One learns, for example, that the Erie Canal was the largest public works project in Western civilization since the Pyramids. Its budget, $7 milllion, "was equal to more than one-third of all the banking and insurance capital" in its home state of New York. One learns not only that in the 1880s New England was the center of a flourishing worldwide ice trade estimated at eight million tons a year, but that the ice business created a robust market for sawdust. It was an ideal insulator, which was convenient, as the discovery of a use for the stuff gave sawmills an incentive to stop dumping so much of it in the nearest stream.
One learns that banking and money creation in the early 19th century were often indistinguishable from straight-up fraud. "Fully half the banks founded between 1810 and 1820 had failed by 1825," Gordon writes. Which brings me to Thomas Jefferson.

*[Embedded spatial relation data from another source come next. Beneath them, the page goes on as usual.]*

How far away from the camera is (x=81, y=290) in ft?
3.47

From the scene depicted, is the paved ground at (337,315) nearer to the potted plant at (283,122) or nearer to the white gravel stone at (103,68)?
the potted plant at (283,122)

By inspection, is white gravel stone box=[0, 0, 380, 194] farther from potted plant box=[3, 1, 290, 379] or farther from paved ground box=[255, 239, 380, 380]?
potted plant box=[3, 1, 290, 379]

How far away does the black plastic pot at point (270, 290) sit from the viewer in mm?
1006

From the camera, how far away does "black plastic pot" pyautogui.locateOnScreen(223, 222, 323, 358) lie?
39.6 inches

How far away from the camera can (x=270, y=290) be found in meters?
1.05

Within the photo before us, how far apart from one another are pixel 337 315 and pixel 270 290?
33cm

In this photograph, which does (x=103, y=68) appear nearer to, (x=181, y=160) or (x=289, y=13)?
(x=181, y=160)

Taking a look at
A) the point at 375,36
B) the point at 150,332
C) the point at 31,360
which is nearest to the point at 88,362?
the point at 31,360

I vaguely knew Jefferson had opposed Alexander Hamilton insistence on creating a national bank and that this was generally considered regrettable -- an unfortunate consequence of Jefferson's "the U.S. should be a nation of simple yeoman farmers" ethos -- but I had understood the dispute as an isolated historical incident. Gordon, however, argues that Jefferson's intransigence had far-reaching consequences, setting up America's financial system for a future of chronic dysfunction:
Unfortunately, Thomas Jefferson was a better politician than Hamilton, and a far better hater. ... The party forming around Thomas Jefferson would seize the reins of power in the election of 1800 and would not lose them for more than a generation. In that time, they would destroy Hamilton's financial regulatory system and would replace it with nothing. ... As a direct result, economic disaster would be visited on the United States roughly every 20 years for more than a century.How bad was it? The depression of 1837 didn't reach bottom until 1843, let alone start to recover. In its early days, 90 percent of U.S. factories closed, and federal revenues fell by half. (Admittedly, the federal government was a much smaller fraction of the U.S. economy than it is now.)
The depression that began in 1873 lasted six years as well. There were others.

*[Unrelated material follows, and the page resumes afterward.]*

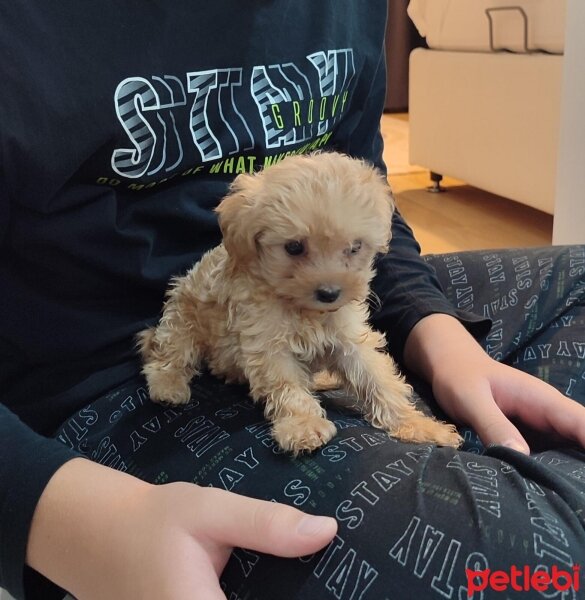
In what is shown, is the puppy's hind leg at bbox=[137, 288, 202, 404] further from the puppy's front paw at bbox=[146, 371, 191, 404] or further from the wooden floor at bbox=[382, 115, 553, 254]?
the wooden floor at bbox=[382, 115, 553, 254]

For what it's worth, Brink Lindsey at the libertarian Cato Institute thinks Gordon argues "somewhat simplistically," on this point, noting that if you have a central bank, its policy mistakes can screw up an economy quite as effectively as not having one.
Still, having a central bank at least creates the possibility of having effective countercyclical policy. And it's needed. (I am not impressed by arguments that laissez-faire markets naturally and rapidly self-correct; there's far too much counter-evidence.)
So I agree it's a pity Jefferson was so stubborn and so influential. Who knows, if we'd had a central bank since the 1790s rather than starting fresh in 1913, that extra century or so of policy experience might have come in handy.